» TEXTO MOSTRADO
►

Estos textos muestran muy bien lo que es esencial en la idea de
«redención» o de «rescate». La analogía fundamental es la de la
liberación de un hombre de una situación vergonzosa y penosa de
esclavo o de rehén, por medio del pago de un precio saldado por el
liberador. ¿Que sería la salvación según este modelo? Que Dios
nos ha rescatado. ¿Y de qué nos ha rescatado? De una situación
de esclavitud. Hemos estado esclavizados o secuestrados y nos ha
rescatado. Esto no es mas que el desarrollo de un tema bíblico
clásico: la doctrina de la liberación de Israel de la esclavitud. El
pueblo había sido rescatado de la esclavitud de Egipto por la fuerza
de Dios. Es un tema absolutamente clásico y esencial el que
subyace bajo esta idea. Ser rescatados supone un gran amor de
parte de Dios -Dios había hecho obras maravillosas para sacarnos
de Egipto-, que es como decir, hablando a nuestro modo humano,
que Dios había tenido que decidirse a mostrar su fuerza para hacer
esto. Aunque a Dios nada le cuesta ningún esfuerzo, desde nuestro
punto de vista podemos hablar del esfuerzo de Dios para
liberarnos, parecido al esfuerzo de quien paga un precio. Esta seria
la base de esta idea, que, desde este punto de vista, puede ser
muy válida.

◄

» EJERCICIO BREVE A
Según el texto sobre la redención, ¿de qué esclavitud había rescatado Dios al pueblo de Israel?
El texto y los registros proceden de fuentes distintas.

» DATOS ALMACENADOS
►

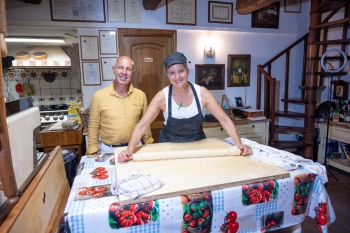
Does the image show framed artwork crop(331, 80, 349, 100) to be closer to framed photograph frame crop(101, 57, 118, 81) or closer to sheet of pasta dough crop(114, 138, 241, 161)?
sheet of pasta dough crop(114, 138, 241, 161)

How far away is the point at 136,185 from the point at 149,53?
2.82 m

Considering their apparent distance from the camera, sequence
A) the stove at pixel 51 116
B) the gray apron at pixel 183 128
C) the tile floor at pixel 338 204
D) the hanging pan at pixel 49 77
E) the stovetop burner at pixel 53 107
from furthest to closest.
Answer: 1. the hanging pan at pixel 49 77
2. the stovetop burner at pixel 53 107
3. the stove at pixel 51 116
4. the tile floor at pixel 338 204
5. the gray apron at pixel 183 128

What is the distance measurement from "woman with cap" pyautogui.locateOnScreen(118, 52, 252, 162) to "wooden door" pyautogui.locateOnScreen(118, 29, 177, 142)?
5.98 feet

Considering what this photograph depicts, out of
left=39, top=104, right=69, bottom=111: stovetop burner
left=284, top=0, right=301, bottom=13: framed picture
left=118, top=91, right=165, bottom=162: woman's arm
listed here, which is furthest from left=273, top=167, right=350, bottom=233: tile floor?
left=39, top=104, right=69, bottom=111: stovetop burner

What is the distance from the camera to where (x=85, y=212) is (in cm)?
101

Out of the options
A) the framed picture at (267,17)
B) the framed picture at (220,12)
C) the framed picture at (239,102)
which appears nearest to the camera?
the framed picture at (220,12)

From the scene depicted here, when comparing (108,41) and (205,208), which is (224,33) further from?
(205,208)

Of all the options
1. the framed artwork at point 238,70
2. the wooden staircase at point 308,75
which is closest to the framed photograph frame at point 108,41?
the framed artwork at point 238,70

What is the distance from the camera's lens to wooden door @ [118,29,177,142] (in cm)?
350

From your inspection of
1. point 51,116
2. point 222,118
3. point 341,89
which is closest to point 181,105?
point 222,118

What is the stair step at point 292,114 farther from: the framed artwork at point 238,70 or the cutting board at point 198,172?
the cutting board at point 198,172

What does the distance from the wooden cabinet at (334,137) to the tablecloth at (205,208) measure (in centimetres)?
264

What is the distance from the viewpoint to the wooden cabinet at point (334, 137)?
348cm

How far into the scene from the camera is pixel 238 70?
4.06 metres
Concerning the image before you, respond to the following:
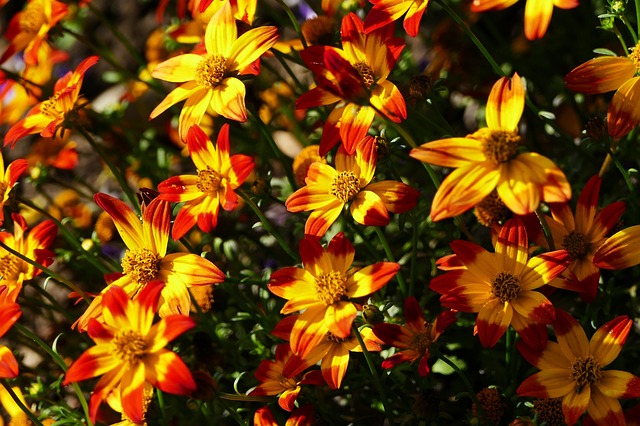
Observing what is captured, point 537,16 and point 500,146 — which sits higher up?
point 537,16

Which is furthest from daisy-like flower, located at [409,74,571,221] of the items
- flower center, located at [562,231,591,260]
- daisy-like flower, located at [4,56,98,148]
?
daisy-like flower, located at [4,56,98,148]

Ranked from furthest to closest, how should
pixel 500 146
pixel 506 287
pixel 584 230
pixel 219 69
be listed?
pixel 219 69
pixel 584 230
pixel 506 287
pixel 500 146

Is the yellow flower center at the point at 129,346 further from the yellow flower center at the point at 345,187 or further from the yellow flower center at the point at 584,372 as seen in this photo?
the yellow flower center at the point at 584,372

◄
►

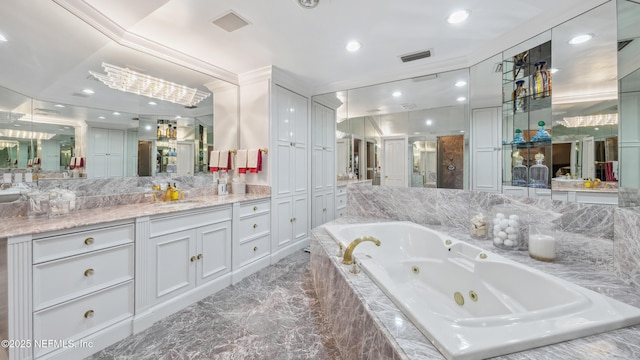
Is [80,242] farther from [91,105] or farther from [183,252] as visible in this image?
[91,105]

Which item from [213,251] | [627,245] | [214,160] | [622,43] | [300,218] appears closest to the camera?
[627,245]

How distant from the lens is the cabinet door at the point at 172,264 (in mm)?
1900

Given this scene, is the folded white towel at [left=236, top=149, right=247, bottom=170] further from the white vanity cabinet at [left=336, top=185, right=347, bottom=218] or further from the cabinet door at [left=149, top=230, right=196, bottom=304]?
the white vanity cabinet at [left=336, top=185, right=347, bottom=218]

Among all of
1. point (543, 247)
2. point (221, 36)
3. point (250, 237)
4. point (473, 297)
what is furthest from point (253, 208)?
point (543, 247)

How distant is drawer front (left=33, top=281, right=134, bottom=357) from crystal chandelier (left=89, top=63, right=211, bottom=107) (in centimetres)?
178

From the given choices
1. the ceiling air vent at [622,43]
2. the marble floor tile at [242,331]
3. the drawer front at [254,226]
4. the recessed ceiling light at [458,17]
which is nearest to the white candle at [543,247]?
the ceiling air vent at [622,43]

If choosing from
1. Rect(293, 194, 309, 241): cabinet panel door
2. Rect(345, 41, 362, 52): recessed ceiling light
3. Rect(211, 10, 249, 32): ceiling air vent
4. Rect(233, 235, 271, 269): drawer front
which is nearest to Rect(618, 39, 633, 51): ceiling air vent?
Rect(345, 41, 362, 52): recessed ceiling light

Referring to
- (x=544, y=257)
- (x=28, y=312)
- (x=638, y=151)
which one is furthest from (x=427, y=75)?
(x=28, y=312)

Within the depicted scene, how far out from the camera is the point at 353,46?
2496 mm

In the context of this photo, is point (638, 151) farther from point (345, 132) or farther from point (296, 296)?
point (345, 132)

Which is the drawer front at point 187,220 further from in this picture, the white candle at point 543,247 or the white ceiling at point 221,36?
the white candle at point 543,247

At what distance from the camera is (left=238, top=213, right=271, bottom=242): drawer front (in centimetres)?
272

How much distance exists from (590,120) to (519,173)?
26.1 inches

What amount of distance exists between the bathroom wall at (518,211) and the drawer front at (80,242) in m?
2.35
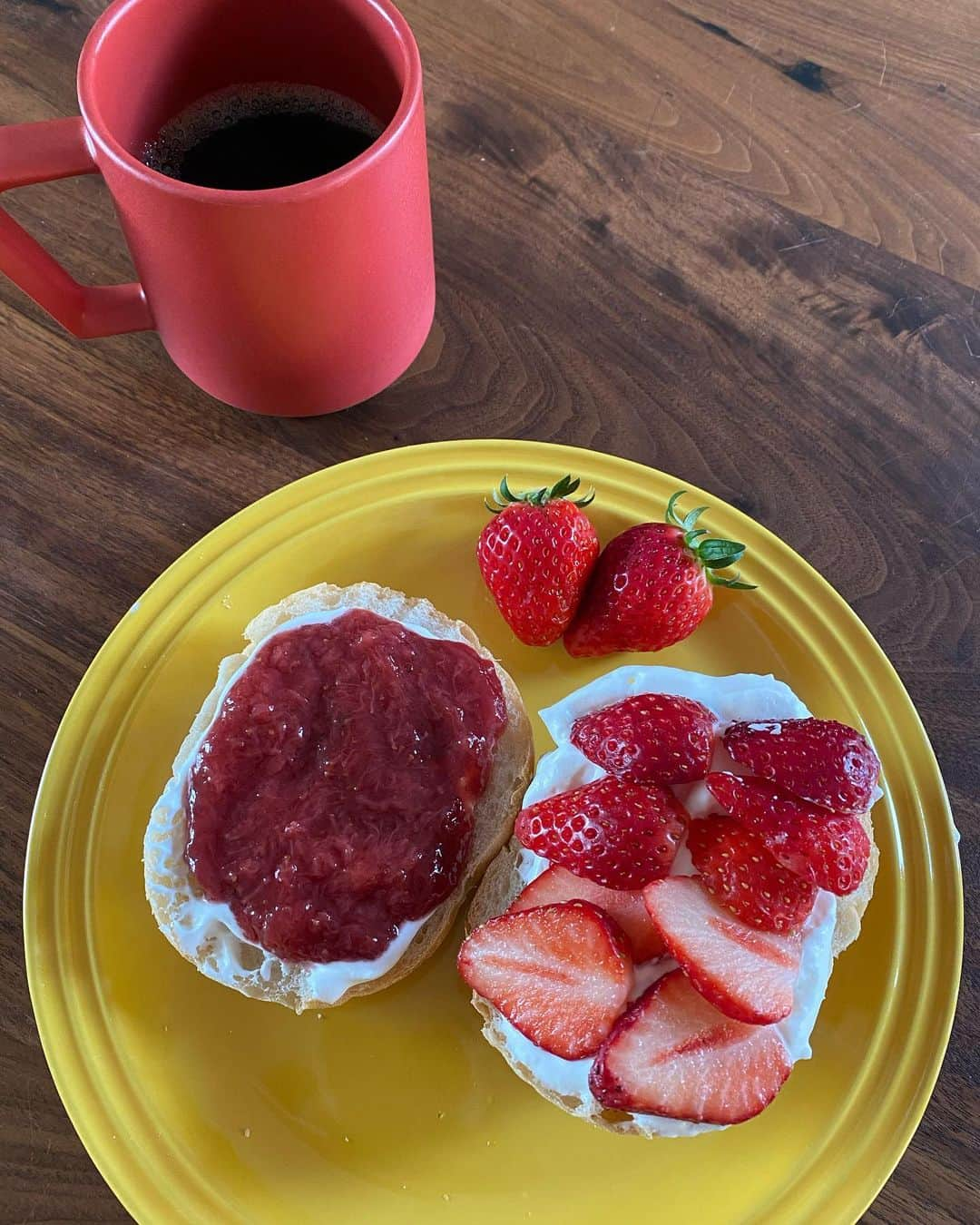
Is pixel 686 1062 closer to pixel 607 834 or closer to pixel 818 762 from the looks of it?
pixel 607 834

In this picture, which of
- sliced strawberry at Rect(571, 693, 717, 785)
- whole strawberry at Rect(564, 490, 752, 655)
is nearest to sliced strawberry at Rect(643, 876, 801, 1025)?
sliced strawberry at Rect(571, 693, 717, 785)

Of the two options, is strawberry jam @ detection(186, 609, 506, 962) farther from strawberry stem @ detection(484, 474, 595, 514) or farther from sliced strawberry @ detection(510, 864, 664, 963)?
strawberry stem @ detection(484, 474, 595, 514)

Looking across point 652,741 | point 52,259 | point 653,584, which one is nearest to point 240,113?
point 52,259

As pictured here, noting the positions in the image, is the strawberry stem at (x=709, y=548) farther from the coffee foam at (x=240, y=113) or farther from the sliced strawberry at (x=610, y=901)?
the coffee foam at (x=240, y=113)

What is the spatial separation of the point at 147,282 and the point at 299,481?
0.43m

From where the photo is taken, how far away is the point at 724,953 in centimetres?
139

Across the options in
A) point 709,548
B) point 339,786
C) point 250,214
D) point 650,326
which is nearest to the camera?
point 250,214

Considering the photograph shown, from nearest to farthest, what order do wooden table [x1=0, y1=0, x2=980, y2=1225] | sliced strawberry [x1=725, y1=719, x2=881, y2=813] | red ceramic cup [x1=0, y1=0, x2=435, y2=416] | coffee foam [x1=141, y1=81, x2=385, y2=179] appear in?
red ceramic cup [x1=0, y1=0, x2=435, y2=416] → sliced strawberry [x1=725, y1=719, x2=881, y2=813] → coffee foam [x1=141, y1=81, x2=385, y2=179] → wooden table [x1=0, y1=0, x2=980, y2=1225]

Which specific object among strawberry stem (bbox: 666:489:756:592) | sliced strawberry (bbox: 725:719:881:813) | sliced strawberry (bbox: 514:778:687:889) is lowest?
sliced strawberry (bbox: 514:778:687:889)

◄
►

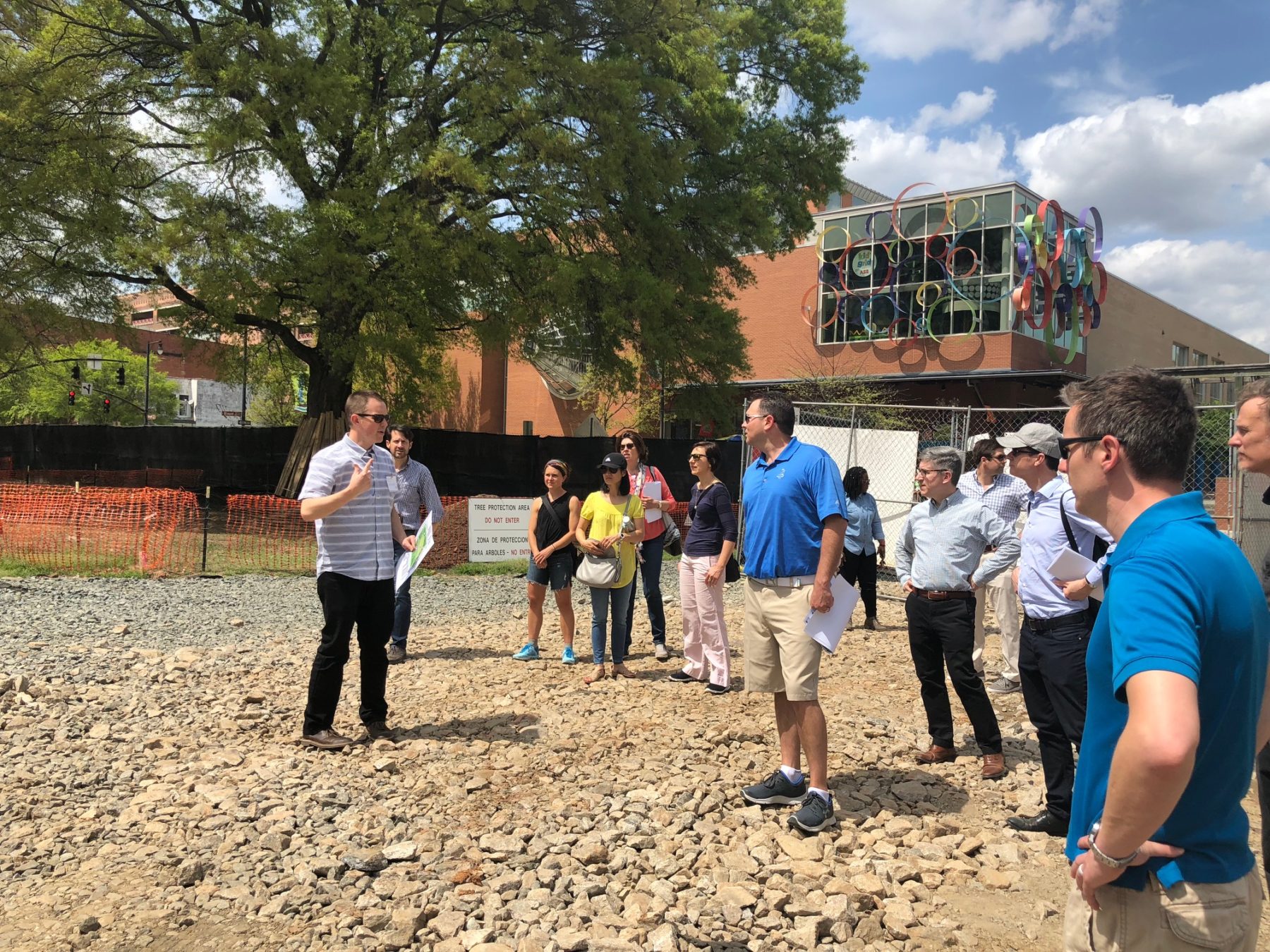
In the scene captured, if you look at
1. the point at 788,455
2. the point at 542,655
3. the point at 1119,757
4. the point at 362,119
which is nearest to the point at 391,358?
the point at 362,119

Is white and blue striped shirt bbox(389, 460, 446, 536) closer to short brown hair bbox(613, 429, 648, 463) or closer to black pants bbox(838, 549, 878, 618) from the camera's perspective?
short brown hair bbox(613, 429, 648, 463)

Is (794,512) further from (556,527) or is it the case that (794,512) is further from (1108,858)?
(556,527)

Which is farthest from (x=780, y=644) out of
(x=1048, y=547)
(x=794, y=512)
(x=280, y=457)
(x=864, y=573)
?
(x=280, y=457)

◄

» EJERCICIO BREVE B
Cite de los registros, sin alteración alguna, todo lo que va desde la línea que contiene "As pictured here, noting" hasta la línea que contiene "red ceramic cup [x1=0, y1=0, x2=435, y2=416] →", ambas incluidas.

» RESPUESTA A
De la esclavitud de Egipto.

» RESPUESTA B
As pictured here, noting the positions in the image, is the strawberry stem at (x=709, y=548) farther from the coffee foam at (x=240, y=113) or farther from the sliced strawberry at (x=610, y=901)?
the coffee foam at (x=240, y=113)

What is the spatial separation of the point at 147,282 and the point at 299,481?
0.43m

From where the photo is taken, how far away is the point at 724,953 in centimetres?
139

Across the options in
A) point 709,548
B) point 339,786
C) point 250,214
D) point 650,326
which is nearest to the camera?
point 250,214

Considering the photograph shown, from nearest to farthest, what order do wooden table [x1=0, y1=0, x2=980, y2=1225] | sliced strawberry [x1=725, y1=719, x2=881, y2=813] | red ceramic cup [x1=0, y1=0, x2=435, y2=416] | coffee foam [x1=141, y1=81, x2=385, y2=179] appear in?
red ceramic cup [x1=0, y1=0, x2=435, y2=416] → sliced strawberry [x1=725, y1=719, x2=881, y2=813] → coffee foam [x1=141, y1=81, x2=385, y2=179] → wooden table [x1=0, y1=0, x2=980, y2=1225]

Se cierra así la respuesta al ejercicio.